* The request
Copy out, without any change, the lines of the items below that run from the very first line through the line containing "5726 millimetres", including both of those lines.

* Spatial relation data
-*-*-

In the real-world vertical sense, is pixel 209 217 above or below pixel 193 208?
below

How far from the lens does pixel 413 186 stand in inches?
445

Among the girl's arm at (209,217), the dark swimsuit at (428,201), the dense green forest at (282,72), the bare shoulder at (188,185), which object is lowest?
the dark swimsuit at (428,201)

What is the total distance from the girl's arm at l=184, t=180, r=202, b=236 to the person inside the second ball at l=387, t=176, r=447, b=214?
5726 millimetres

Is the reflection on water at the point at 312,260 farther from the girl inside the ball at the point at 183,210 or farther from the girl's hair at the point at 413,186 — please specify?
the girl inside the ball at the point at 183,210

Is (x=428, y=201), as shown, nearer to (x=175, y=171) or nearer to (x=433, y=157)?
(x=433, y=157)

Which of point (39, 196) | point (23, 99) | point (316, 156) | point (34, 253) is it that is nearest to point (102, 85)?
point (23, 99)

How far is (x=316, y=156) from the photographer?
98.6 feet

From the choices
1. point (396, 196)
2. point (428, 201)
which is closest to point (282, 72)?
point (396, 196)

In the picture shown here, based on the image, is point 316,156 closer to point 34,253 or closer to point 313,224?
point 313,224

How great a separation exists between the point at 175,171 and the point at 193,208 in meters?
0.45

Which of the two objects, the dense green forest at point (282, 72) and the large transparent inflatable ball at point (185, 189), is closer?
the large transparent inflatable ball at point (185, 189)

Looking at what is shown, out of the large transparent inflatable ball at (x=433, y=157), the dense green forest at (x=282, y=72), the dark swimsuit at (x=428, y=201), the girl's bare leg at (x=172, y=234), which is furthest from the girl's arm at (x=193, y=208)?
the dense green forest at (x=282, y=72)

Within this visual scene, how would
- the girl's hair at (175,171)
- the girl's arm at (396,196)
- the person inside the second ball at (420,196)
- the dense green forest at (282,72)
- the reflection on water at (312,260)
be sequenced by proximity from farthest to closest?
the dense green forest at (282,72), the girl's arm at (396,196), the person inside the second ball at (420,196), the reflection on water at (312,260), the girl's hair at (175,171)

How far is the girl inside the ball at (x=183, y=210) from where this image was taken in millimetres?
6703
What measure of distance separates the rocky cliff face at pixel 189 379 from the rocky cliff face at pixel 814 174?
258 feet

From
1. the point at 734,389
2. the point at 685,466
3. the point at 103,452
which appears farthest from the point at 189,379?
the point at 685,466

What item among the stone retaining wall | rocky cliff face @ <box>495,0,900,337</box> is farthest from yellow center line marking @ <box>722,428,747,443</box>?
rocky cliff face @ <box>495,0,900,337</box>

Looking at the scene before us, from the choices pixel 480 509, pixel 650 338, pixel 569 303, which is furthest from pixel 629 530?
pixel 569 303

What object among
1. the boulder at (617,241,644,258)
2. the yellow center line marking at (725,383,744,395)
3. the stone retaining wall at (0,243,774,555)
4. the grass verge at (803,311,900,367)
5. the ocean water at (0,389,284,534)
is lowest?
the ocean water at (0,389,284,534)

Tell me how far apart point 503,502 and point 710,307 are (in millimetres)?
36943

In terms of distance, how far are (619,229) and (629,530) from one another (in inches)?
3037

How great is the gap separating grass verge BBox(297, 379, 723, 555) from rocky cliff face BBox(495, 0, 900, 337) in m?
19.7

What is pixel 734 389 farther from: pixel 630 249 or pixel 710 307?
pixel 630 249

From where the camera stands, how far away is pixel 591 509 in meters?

-*-*-

* Answer
In the real-world vertical sense, is pixel 209 217 above or below pixel 193 208?
below

How far from the lens does pixel 413 186 stand in inches?
445

Among the girl's arm at (209,217), the dark swimsuit at (428,201), the dense green forest at (282,72), the bare shoulder at (188,185), which object is lowest?
the dark swimsuit at (428,201)

What is the total distance from the girl's arm at l=184, t=180, r=202, b=236 to the person inside the second ball at l=387, t=176, r=447, b=214?
5726 millimetres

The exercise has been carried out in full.